Kata al insan dalam Al Quran digunakan
untuk menunjukkan totalitas manusia sebagai makhluk jasmani dan rohani.
Harmonisasi kedua aspek tersebut dengan berbagai potensi yang dimilikinya
mengantarkan manusia sebagai makhluk Allah yang unik dan istimewa, sempurna dan
memiliki diferensiasi individual antara satu dengan yang lain, dan sebagai
makhluk dinamis, sehingga mampu menyandang prediket khalifah Allah di muka bumi.
Perpaduan antara aspek pisik dan psikis telah membantu manusia untuk
mengekspresikan dimensi al-insan al-bayan, yaitu sebagai makhluk berbudaya yang
mampu berbicara, mengetahui baik buruk, mengembangkan ilmu pengetahuan dan
peradaban, dan lain sebagainya. Dengan kemampuan ini, manusia akan dapat
membentuk insaniah yang memiliki nuansa ilahiah yang hanif. Makna ini
mengisyaratkan bahwa manusia pada dasarnya merupakan makhluk dinamis yang
berproses dan tidak lepas dari pengaruh alam serta kebutuhan yang menyangkut
dengannya. Kata al insan juga mengandung makna kesempurnaan –sesuai dengan
tujuan penciptaanya- dan keunikan manusia sebagai makhluk Allah yang telah di
tinggikanNya beberapa derajat dari makhluk-makhluk lain. Hal ini disebabkan
karena di samping memiliki kelebihan dan keistimewaan, manusia juga memiliki
keterbatasan, tergesa-gesa, resah dan gelisah. Oleh karena itu, agar manusia
hidup sesuai dengan nilai dan tuntunan Ilahi, maka manusia dituntut untuk
menggunakan akal dan potensi pisik serta psikis yang dimilikinya secara
optimal, dengan tetap berpedoman pada ajaran-Nya. 3. Al-Nas, dinyatakan dalam
Al Quran sebanyak 240 kali dan tersebar dalam 53 surat. Kata al nas menunjukkan
pada eksistensi manusia sebagai makhluk sosial secara keseluruhan tanpa melihat
status keimanan atau kekafirannya. Kata al nas dikatakan Allah dalam Al Quran
untuk menunjukkan bahwa sebagian besar manusia tidak memiliki ketetapan
keimanan yang kuat. Kadangkala dia beriman, sementara pada waktu yang lain dia
munafik. Manusia mempunyai fitrah (potensi), diantaranya fitarah untuk
beragama,mulai dari manusia purba yang mengasumsikan agamanya lewat berbagai
macam mitos. Walaupun dalam tahap yang sangat sederhana manusia dahulu telah
mengakui adanya kekuatan lain di luar dirinya. Fitrah lain yang dimiliki
manusia adalah potensi berupa aql, qalb, dan nafs. Namun demikian aktualisasi
fitrah tersebut tidak otomatis berkembang melainkan tergantung kepada manusia
itu sendiri mengembangkannya. Usaha pengembangan fitrah manusia tersebut melalui
pendidikan adalah dengan menjadikan pendidikan Islam sebagai sebagai sarana
yang kondusif bagi proses transformasi ilmu dan budaya dari satu generasi ke
generasi berikutnya. Dalam konteks ini dipahami bahwa posisi manusia sbgai
khalifah dan ‘abd menghendaki program pendidikan yang menawarkan sepenuhnya
penguasaan ilmu pengetahuan secara totalitas, agar manusia sebagai tegar
khalifah dan takwa sebagai substansi dan aspek ‘abd.

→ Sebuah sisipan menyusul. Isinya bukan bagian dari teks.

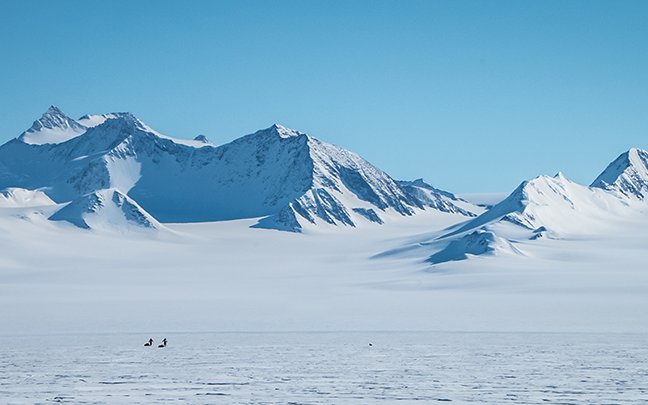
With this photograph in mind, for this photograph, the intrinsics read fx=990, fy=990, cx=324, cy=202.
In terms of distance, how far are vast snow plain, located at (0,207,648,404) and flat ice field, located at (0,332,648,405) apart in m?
0.11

b. Upaya yang dapat saya lakukan untuk
membuang sifat-sifat buruk yang dapat merusak fitrah adalah dengan menyadari
sepenuhnya akan hakikat penciptaan manusia. Manusia diciptakan oleh Allah untuk
beribadah kepada Allah, maka kita harus senantiasa menghambakan diri kepada
Allah. Selain sebagai hamba, manusia juga menjadi khalifah di bumi, potensi
yang diberikan oleh Allah ini harus kita sadari sebagai sebuah amanah, setiap
amanah pasti akan dipertanggung jawabkan di hadapan Allah SWT. Dengan kita
sadar akan hakikat kita sebenarnya maka sifat buruk yang ada pada diri kita
akan bisa berangsur hilang. Upaya yang dapat dilakukan untuk memelihara fitrah
adalah dengan mendekatkan diri kepada yang memberi fitrah kepada kita, yaitu
Allah SWT. Semakin dekat kita kepada Allah maka fitrah yang ada pada diri kita
akan semakin terjaga. Upaya lain yang bisa dilakukan adalah dengan menjauhi
perbuatan maksiat, karena perbuatan maksiat akan mengotori fitrah manusia.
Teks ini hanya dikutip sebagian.